# Rig numbers f



## ross68 (Feb 25, 2008)

Could you experts give me a little info as to the GPS numbers of the rigs in the 15-20 range of the lump. I am planning a trip next month and if the lump is a parking lot, I will just keep going to the rigs. Fished with Capt Eddie a couple of years ago, and we hit a couple of rigs that seemed to be within this range. Any help would be appriciated.


----------



## Bryan Bennett (Dec 29, 2007)

That's a question that involves a little research; best bet is to sign up for Tom Hilton's subscription-based website www.hiltonsoffshore.com Tom does his utmost best to keep the position of Gulf installations current. In my opinion, that is the most valuable feature of his site.

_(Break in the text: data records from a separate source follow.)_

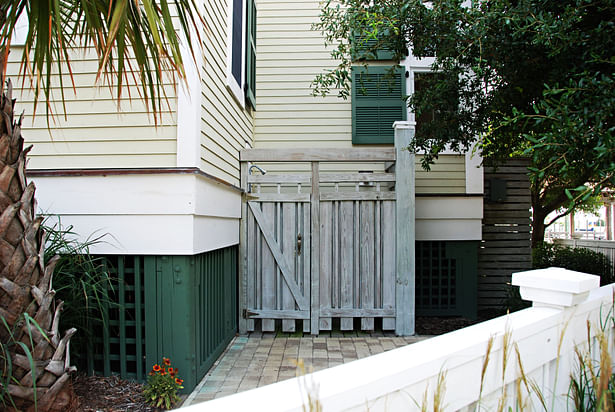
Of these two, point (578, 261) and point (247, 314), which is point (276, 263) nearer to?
point (247, 314)

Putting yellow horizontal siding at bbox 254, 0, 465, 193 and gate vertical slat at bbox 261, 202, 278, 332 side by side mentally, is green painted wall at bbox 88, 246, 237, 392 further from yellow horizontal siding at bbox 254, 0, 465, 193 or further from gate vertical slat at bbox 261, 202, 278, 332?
yellow horizontal siding at bbox 254, 0, 465, 193

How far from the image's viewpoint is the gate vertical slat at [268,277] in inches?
200

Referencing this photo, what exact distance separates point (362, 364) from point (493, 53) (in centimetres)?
349

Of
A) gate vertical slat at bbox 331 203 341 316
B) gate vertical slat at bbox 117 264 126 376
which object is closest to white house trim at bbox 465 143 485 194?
gate vertical slat at bbox 331 203 341 316

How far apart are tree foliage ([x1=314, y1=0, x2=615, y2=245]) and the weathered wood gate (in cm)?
91

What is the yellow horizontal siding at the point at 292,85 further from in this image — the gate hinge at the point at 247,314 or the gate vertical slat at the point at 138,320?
the gate vertical slat at the point at 138,320

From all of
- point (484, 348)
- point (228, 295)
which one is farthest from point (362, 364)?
point (228, 295)

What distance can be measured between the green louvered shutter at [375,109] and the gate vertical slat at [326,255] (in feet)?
5.12

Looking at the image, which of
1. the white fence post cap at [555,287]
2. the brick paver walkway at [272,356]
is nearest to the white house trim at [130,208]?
the brick paver walkway at [272,356]

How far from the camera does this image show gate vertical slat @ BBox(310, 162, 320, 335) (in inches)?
199

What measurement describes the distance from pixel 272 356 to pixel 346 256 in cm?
146

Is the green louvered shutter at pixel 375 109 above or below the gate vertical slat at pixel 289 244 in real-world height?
Answer: above

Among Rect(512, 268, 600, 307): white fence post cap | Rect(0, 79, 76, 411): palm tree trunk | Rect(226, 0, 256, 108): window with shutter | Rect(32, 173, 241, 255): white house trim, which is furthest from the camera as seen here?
Rect(226, 0, 256, 108): window with shutter

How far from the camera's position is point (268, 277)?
510 cm
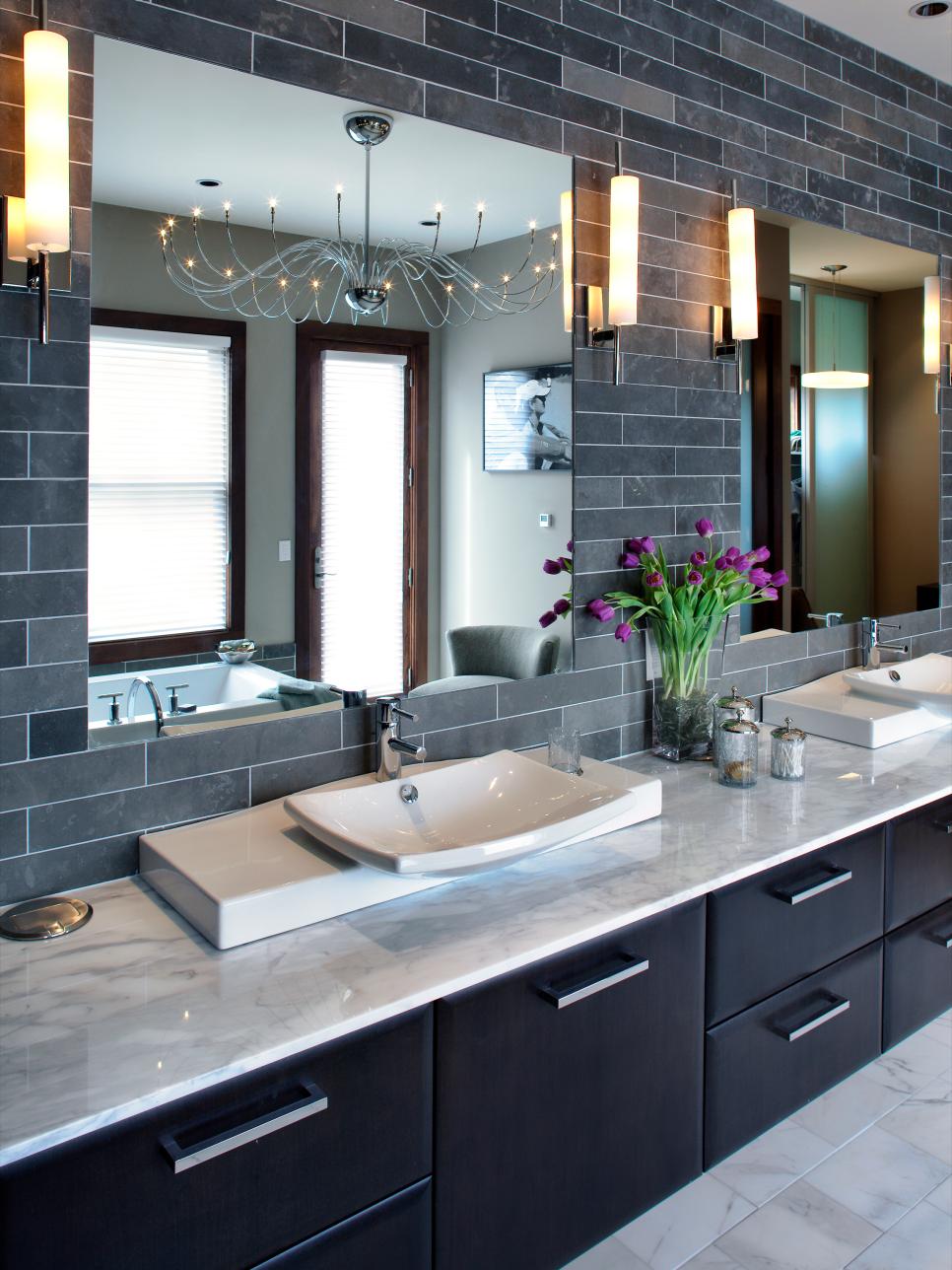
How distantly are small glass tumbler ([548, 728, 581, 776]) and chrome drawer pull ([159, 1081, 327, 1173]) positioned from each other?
Result: 948 millimetres

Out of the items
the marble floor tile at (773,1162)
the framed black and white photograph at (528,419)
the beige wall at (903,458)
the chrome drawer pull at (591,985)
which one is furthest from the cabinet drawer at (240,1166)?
the beige wall at (903,458)

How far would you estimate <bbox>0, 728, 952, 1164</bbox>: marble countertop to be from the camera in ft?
3.85

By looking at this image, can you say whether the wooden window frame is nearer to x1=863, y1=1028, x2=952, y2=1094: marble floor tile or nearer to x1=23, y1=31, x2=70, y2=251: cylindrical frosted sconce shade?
x1=23, y1=31, x2=70, y2=251: cylindrical frosted sconce shade

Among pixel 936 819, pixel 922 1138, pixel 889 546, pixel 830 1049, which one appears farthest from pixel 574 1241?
pixel 889 546

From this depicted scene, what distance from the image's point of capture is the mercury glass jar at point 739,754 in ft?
7.43

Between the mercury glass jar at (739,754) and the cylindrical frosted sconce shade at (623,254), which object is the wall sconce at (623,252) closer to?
the cylindrical frosted sconce shade at (623,254)

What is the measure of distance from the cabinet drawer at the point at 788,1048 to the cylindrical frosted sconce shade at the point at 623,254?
4.82ft

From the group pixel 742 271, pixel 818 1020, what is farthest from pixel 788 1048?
pixel 742 271

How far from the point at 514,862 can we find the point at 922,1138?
4.23 ft

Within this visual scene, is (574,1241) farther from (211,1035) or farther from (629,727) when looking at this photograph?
(629,727)

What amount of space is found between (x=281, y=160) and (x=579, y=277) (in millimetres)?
764

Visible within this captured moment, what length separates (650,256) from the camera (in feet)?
8.27


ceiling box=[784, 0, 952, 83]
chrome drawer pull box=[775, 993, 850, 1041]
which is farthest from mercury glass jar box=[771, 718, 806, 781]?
ceiling box=[784, 0, 952, 83]

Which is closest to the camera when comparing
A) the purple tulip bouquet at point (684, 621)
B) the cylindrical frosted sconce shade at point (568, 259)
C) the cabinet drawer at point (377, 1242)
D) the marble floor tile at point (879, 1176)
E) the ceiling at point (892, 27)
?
the cabinet drawer at point (377, 1242)
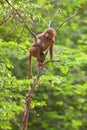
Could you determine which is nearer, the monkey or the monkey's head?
the monkey

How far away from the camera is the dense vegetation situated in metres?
6.20

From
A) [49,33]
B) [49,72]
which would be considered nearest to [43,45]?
[49,33]

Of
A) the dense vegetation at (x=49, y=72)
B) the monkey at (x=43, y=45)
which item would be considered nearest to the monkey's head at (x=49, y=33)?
the monkey at (x=43, y=45)

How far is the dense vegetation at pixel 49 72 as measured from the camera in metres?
6.20

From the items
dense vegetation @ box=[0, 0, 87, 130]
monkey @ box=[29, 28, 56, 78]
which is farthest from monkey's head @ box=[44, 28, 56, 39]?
dense vegetation @ box=[0, 0, 87, 130]

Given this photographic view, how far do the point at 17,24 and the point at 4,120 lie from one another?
143cm

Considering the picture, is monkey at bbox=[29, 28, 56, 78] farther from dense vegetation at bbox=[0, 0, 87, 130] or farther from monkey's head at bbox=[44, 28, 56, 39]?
dense vegetation at bbox=[0, 0, 87, 130]

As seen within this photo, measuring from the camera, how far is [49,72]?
9.11 m

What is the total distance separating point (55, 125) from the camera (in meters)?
11.6

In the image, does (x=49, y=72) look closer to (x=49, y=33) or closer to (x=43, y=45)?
(x=49, y=33)

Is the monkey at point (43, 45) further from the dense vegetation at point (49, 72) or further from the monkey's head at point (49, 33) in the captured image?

A very cool feature is the moveable cursor on the map that lets you establish a base point and then measure the bearing and distance to a desired position. Check it out and you'll see what I mean. It is also helpful to keep as companion reference his offshore chart, commonly referred to as a Hilton's Chart. Most tackle shops keep them for under $20.00.

Off the cuff, the rigs in close proximity to the Lump are 143 (just north and visible from the Lump), the 93 Block rigs (east), the Canyon rigs to the South. Those are "fixed" structures but Tom's website can keep you abreast of semisubs and floaters and such moving in and out of the area. Good luck.


----------